• Dataset records:

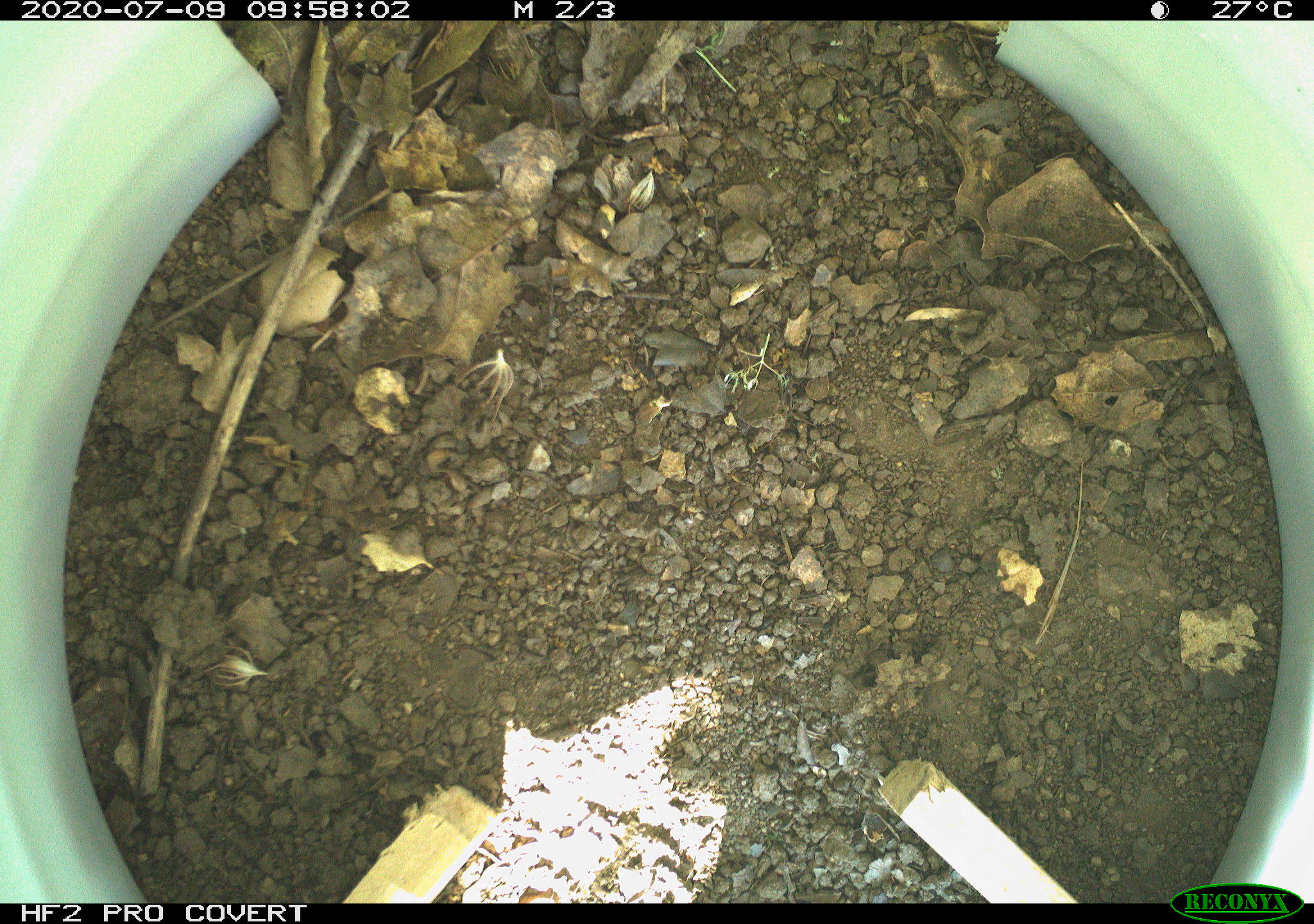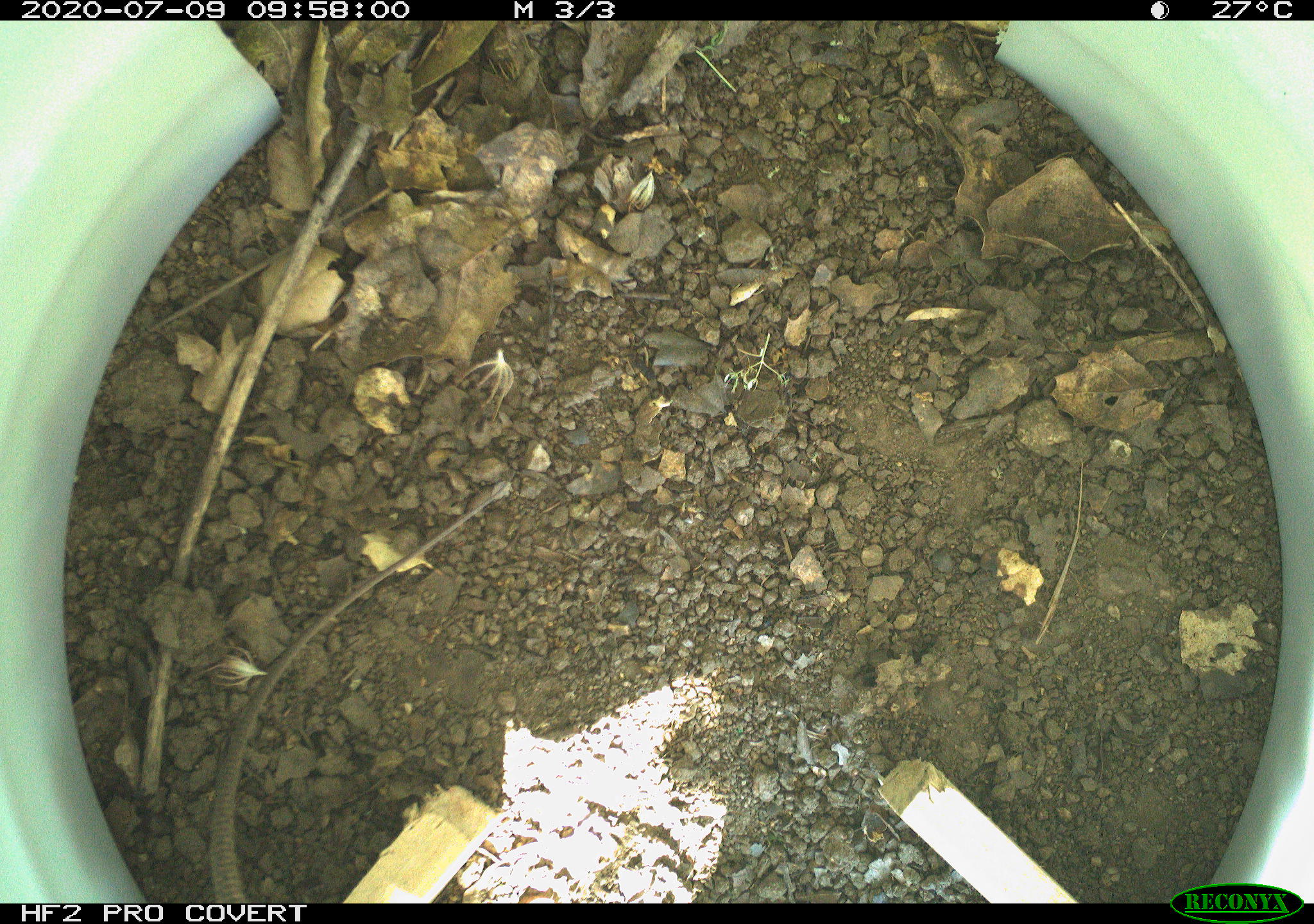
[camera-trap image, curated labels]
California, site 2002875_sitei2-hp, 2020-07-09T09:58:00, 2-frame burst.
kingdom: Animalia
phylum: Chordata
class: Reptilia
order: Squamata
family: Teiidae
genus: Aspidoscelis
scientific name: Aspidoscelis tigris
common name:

• Goal of the exercise: No pictures belong in the answer; copy all other parts of the listing exactly.

• Result of the exercise:
[camera-trap image, curated labels]
California, site 2002875_sitei2-hp, 2020-07-09T09:58:00, 2-frame burst.
kingdom: Animalia
phylum: Chordata
class: Reptilia
order: Squamata
family: Teiidae
genus: Aspidoscelis
scientific name: Aspidoscelis tigris
common name:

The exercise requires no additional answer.